Karena memiliki lanskap yang indah dan bersifat eksklusif, San Diego Hills kerap menjadi tempat pengambilan gambar untuk iklan, film ataupun sesi pemotretan pre-wedding. Bahkan, pengambilan gambar untuk serial TV Cinta Cenat Cenut 2 yang dibintangi para personel band Smash sempat dilakukan selama kurang lebih sebulan lamanya pada akhir 2011 lalu.

“Karena ada Smash, banyak banget penggemar yang datang ingin ketemu mereka, tapi enggak boleh masuk. Ratusan orang datang, kasihan juga mereka katanya cuma ingin kasih bingkisan buat Morgan (salah satu personel Smash). Yang bawa mobil sih boleh masuk, cuma yang bawa motor enggak boleh masuk semua,” tutur Jaja lagi.

Selain itu, sinetron Putri Duyung yang dibintangi oleh artis Luna Maya juga sempat mengambil gambar di kolam renang San Diego Hills.

Tentu saja semua hal tersebut tak dilakukan dengan gratis. Menurut Jaja, satu hari sesi pemotretan pre-wedding bisa dikenakan biaya sebesar tiga juta rupiah. Kemudian untuk pengambilan gambar film, seharinya tim produksi harus merogoh kocek senilai tujuh hingga delapan juta rupiah.

Hal inilah yang kemudian memancing kontroversi. Bahkan, Majelis Ulama Indonesia (MUI) belum lama ini mengeluarkan sebuah fatwa haram untuk urusan jual beli lahan kuburan mewah bagi masyarakat muslim.

San Diego Hills sendiri mematok harga dengan kisaran 25-50 juta rupiah untuk makam jenis single burial dengan ukuran kira-kira 1,5 x 2,6 meter. Sementara itu untuk kelas semi private, harga berkisar antara 147-279 juta rupiah dengan ukuran bervariasi, dari 9,1 m2 hingga 21,4 m2. Lalu di kelas private tersedia kuburan seharga 404-955 juta rupiah dengan ukuran 42-62 m2. Terakhir, dan yang termahal, terdapat pula kuburan kelas peak estate seharga 328 juta hingga 4 milyar rupiah dengan ukuran 46-217 m2.

Konsep yang ditawarkan pun berbeda dengan Taman Pemakaman Umum lainnya. Biaya yang harus dikeluarkan hanya ada di awal sehingga pelanggan tak perlu membayar biaya perawatan kuburan bulanan maupun tahunan lagi.

Sesungguhnya, tak hanya San Diego Hills, terdapat pula beberapa usaha jual beli kuburan mewah lainnya di Karawang Barat seperti Lestari Memorial Park dan Taman Memorial Graha Sentosa. Beda lagi halnya dengan Firdaus Memorial Park di Bandung yang didirikan dengan konsep wakaf bagi umat muslim di tanah air.

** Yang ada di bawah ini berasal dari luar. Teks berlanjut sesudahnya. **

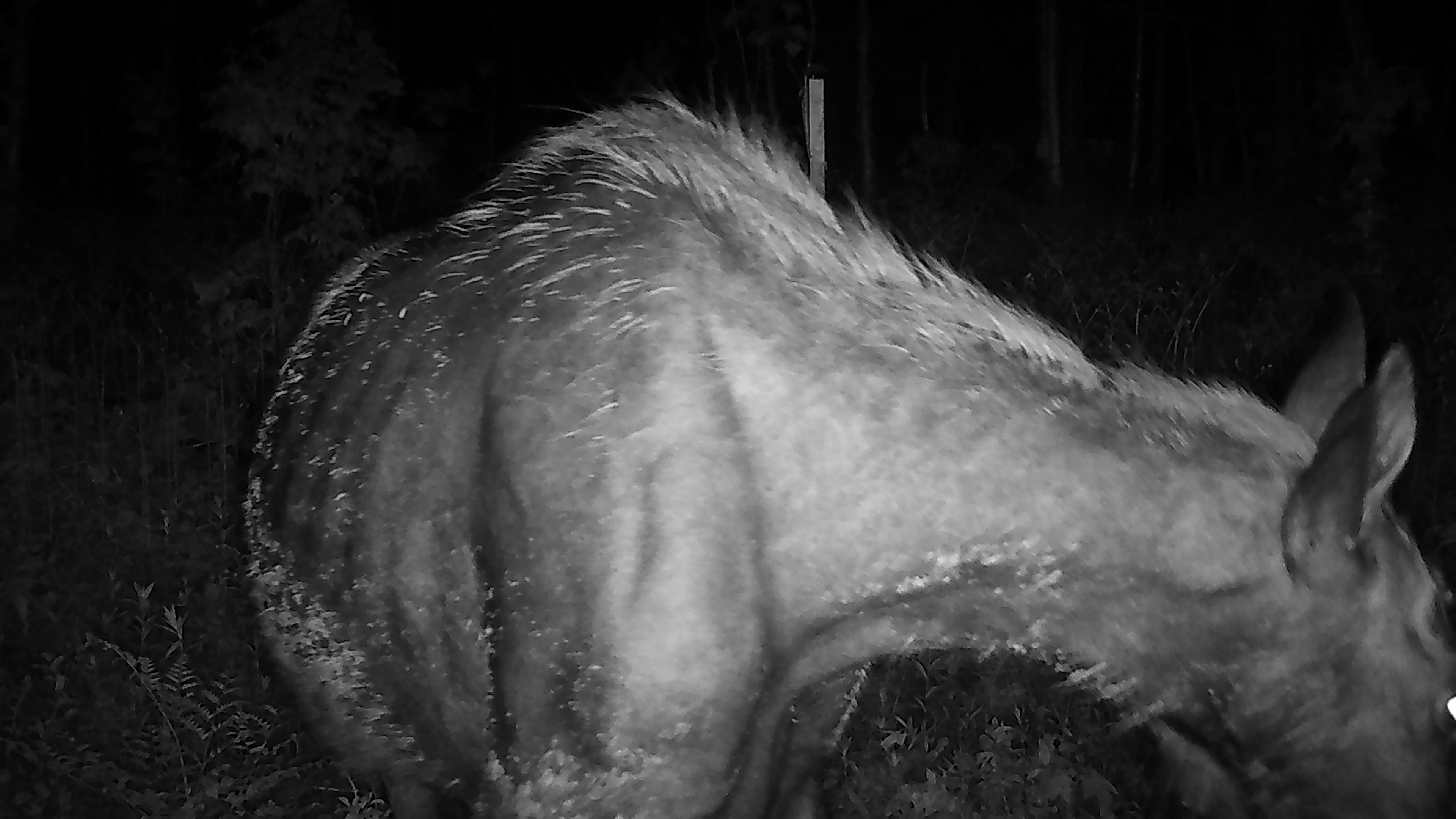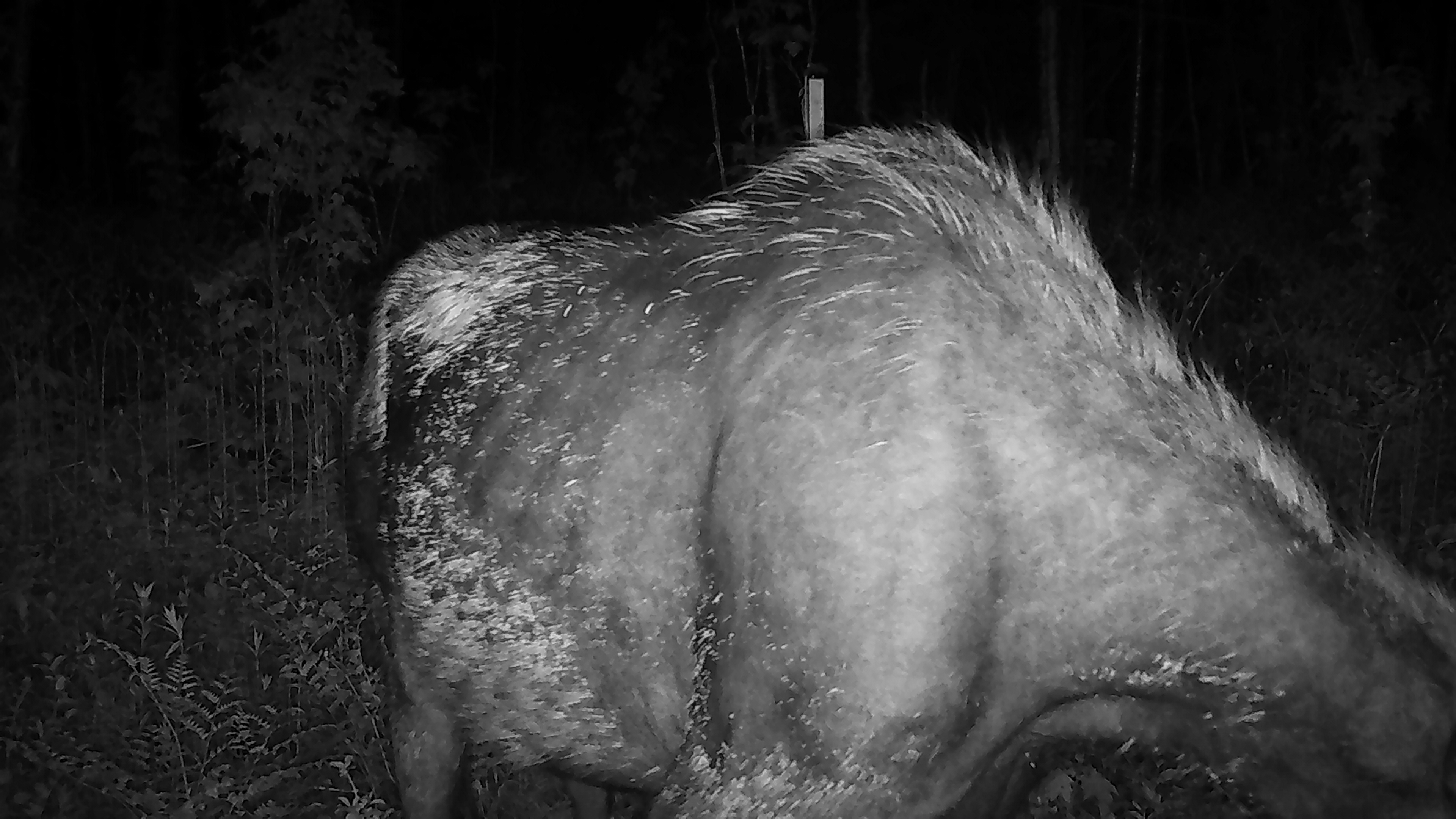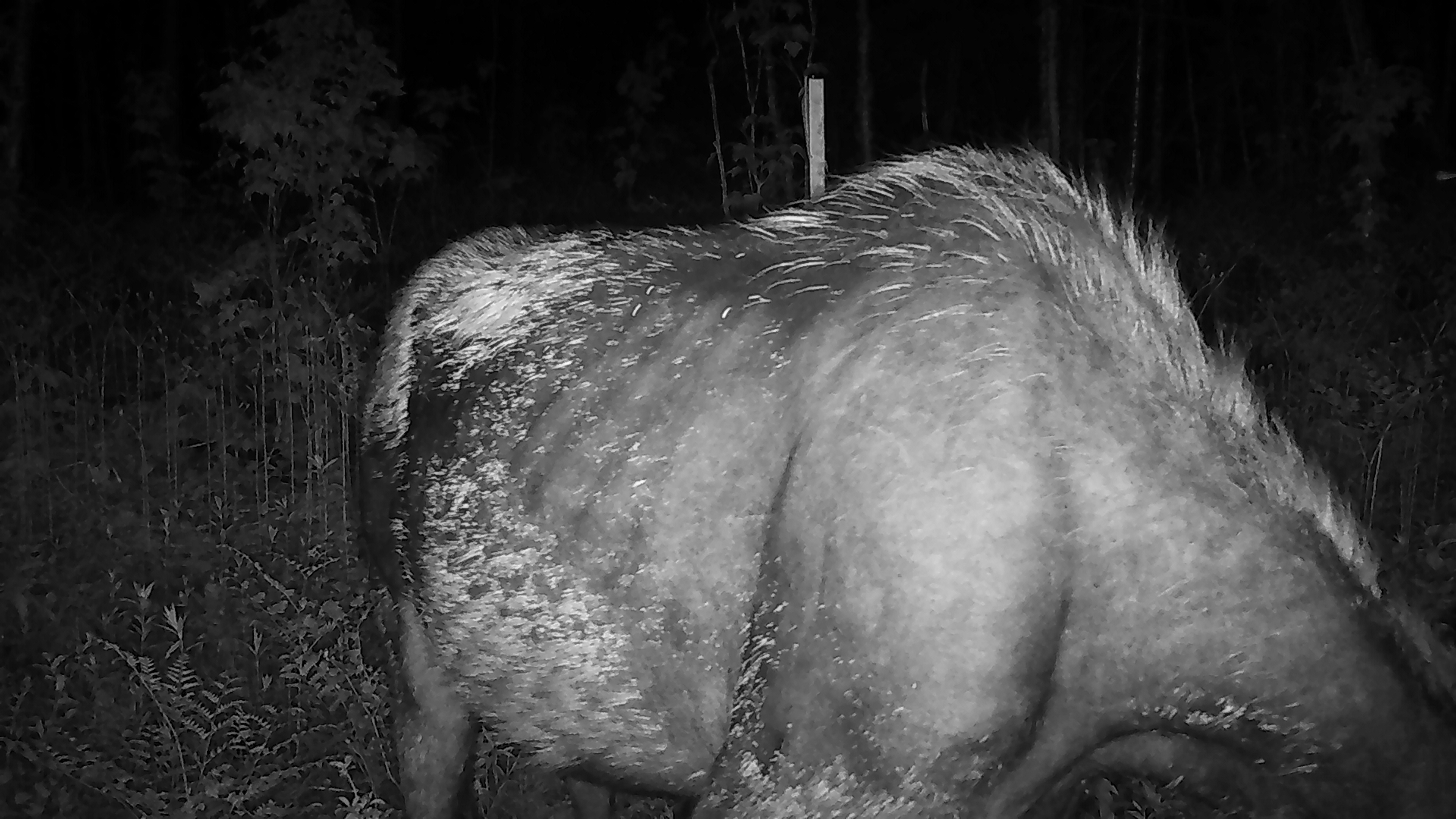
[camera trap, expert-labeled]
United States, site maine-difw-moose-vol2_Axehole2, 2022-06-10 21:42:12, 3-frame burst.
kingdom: Animalia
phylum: Chordata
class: Mammalia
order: Artiodactyla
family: Cervidae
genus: Alces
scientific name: Alces alces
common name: moose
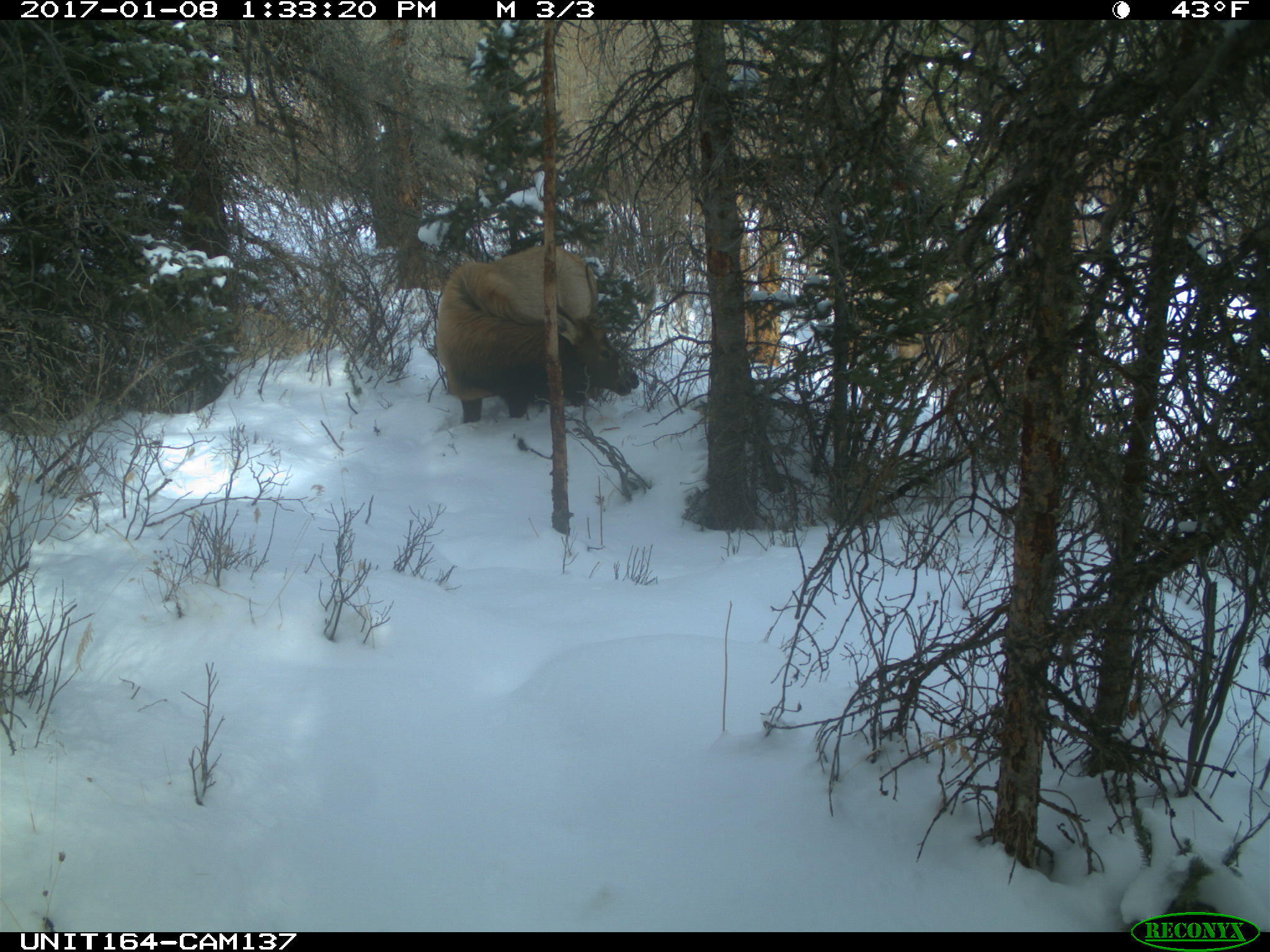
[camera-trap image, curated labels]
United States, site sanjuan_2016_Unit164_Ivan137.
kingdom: Animalia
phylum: Chordata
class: Mammalia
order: Artiodactyla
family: Cervidae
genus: Cervus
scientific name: Cervus elaphus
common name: red deer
Cervus elaphus (red deer).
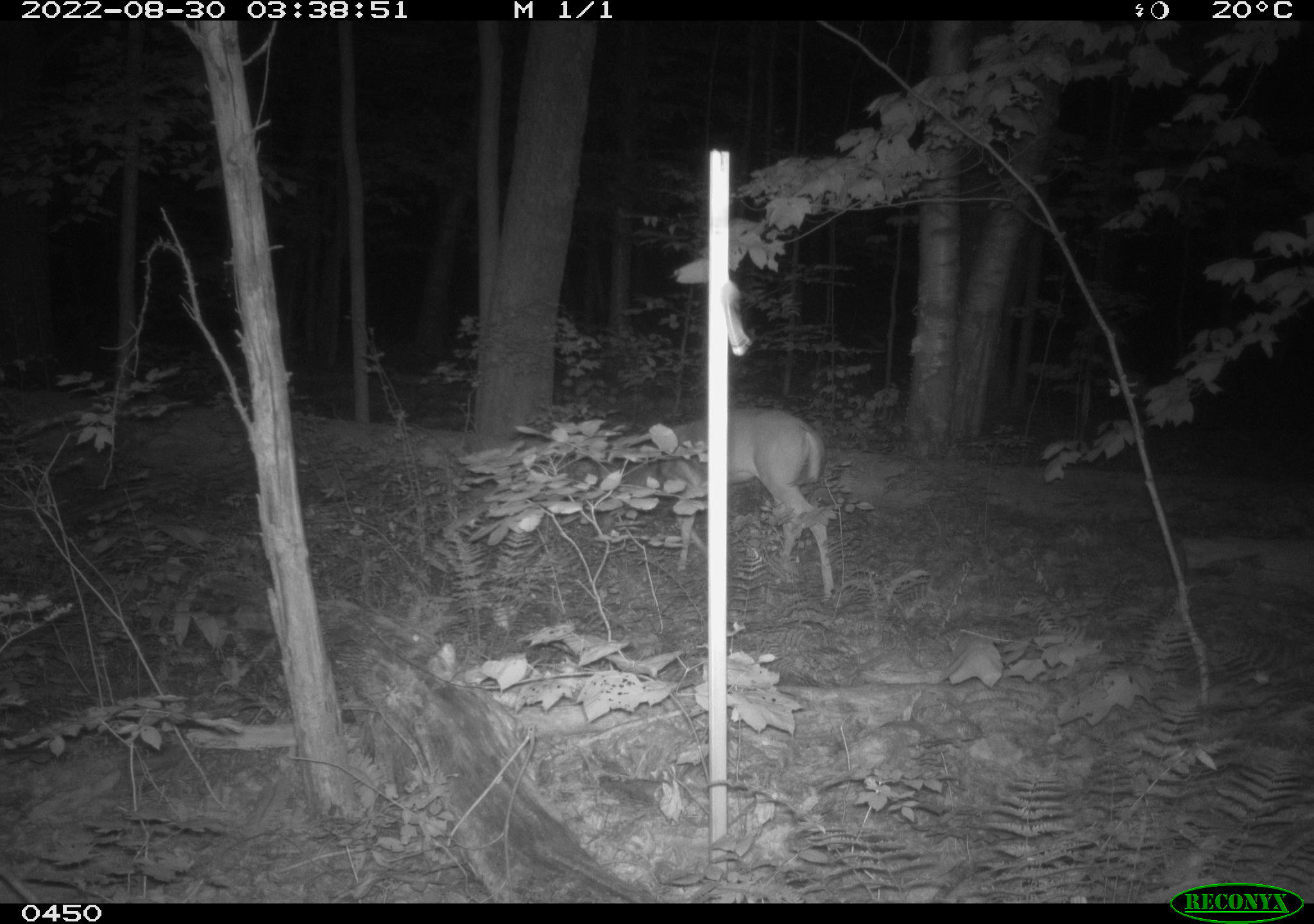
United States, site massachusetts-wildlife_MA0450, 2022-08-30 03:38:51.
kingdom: Animalia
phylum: Chordata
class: Mammalia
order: Artiodactyla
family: Cervidae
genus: Odocoileus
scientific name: Odocoileus virginianus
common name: white-tailed deer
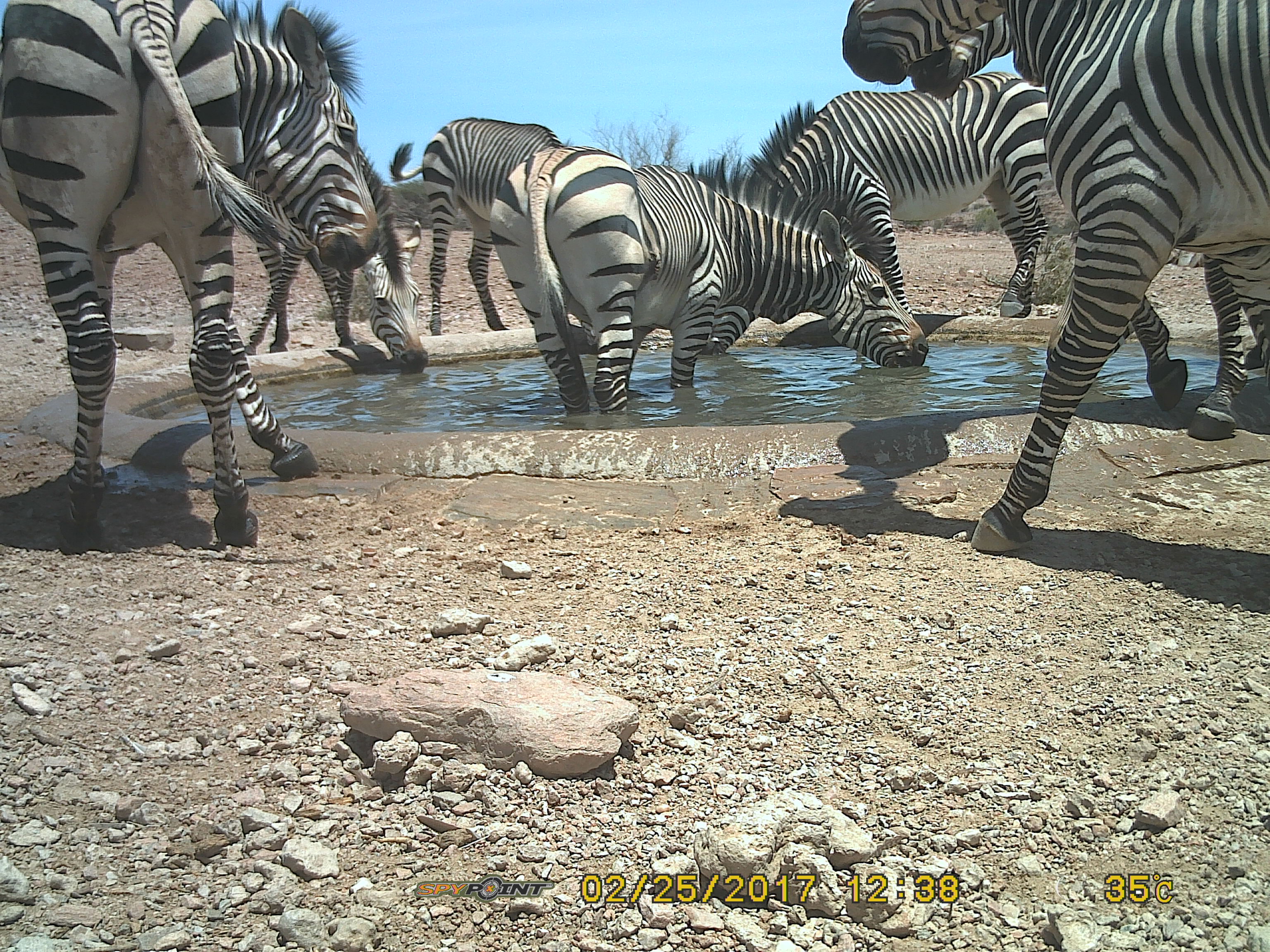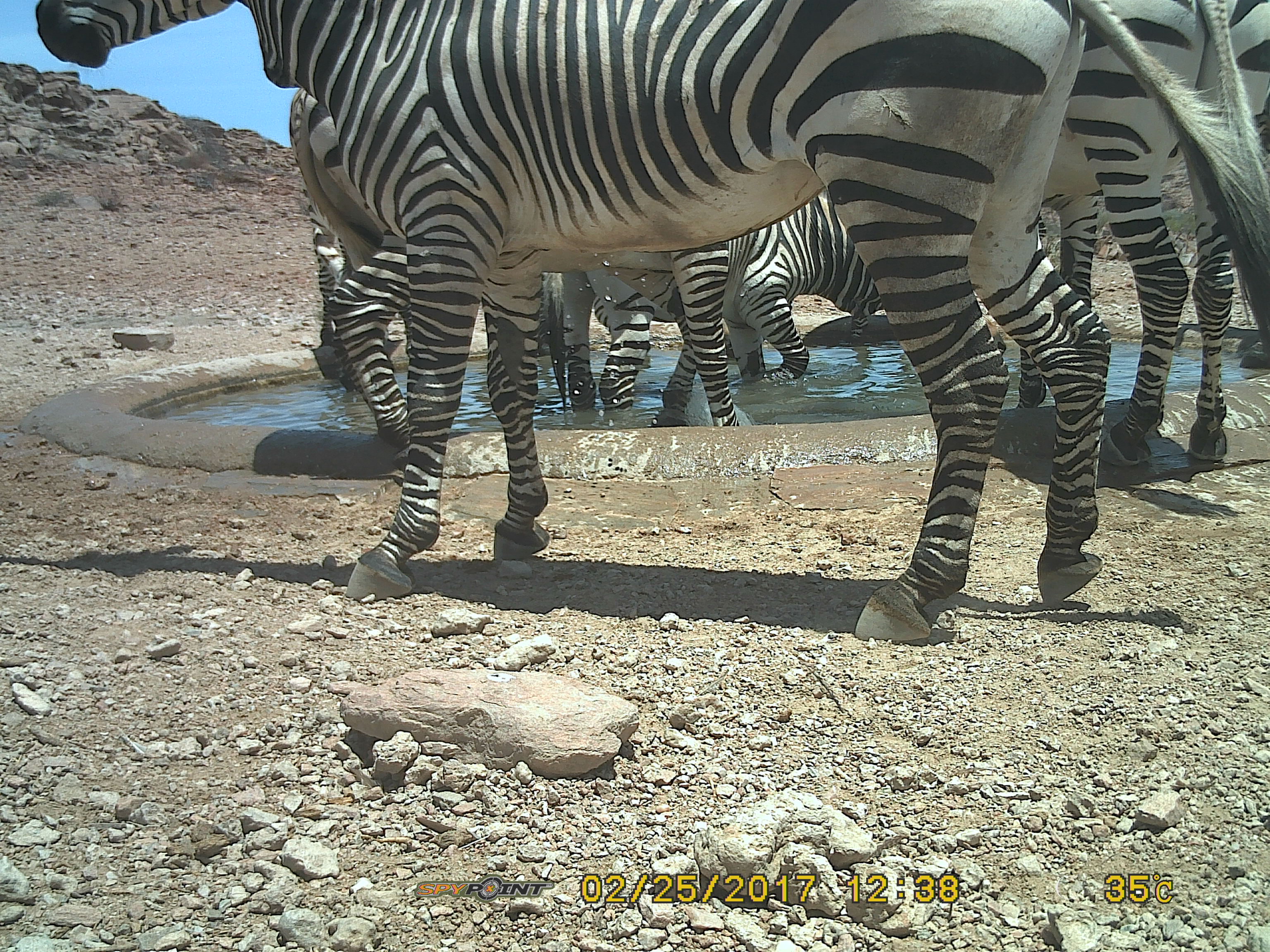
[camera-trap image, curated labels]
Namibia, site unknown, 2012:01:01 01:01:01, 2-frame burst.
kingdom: Animalia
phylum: Chordata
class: Mammalia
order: Perissodactyla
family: Equidae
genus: Equus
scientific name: Equus zebra hartmannae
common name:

Hal inilah yang dipermasalahkan MUI. Fatwa yang mereka keluarkan mengharamkan jual beli kuburan yang mengandung dua unsur: tabzir dan israf. Saat dihubungi via telepon, Sekretaris Komisi Fatwa MUI Pusat Asrorun Ni’am Sholeh menjelaskan perihal kedua konsep tersebut.

Menurutnya, tabzir adalah sebuah usaha pemubaziran atau sia-sia ketika kita mendistribusi, mengeluarkan atau mengelola sesuatu. Jadi, misalkan sebuah kuburan sesungguhnya hanya membutuhkan lahan sebesar 4m2, maka haram bagi seorang muslim untuk membangun dengan luas lahan berkali-kali lipat dari yang dibutuhkan.

Sementara itu israf maksudnya adalah hal yang dilakukan secara berlebihan hingga di luar batas. Patokan yang digunakan adalah kondisi sosial masyarakat setempat. Misalkan saja harga dua juta rupiah yang dianggap wajar untuk sebuah makam bagi orang kaya, niscaya dianggap membebani bagi keluarga tidak mampu.

“Intinya, dilarang mendesain kuburan dengan penuh kemewahan. Terminologi mewah kembali lagi ke kondisi kepatutan masyarakat. Misalnya di kuburan dibangun kafe, mal, kolam renang, dan lainnya yang tidak ada kaitan dengan jenazah sehingga harganya tinggi. Hal itu membuat tujuan kuburan sendiri menjadi bergeser dari sebelumnya untuk mengingatkan kematian jadi tempat rekreasi. Shooting dan pre-wedding di kuburan juga tidak diperbolehkan karena tidak sesuai dengan apa yang ditujukan dalam penetapan syariat kuburan,” ujar Asrorun.

Untuk membawa kebahagiaan pada ia yang telah meninggal, Asrorun menegaskan bahwa cara yang harus dilakukan bukanlah memberi kemewahan pada kuburan. Namun, pihak keluarga bisa mendermakan hartanya dengan melakukan amal jariah, membangun lembaga pendidikan dan lainnya yang didedikasikan untuk ia yang telah meninggal.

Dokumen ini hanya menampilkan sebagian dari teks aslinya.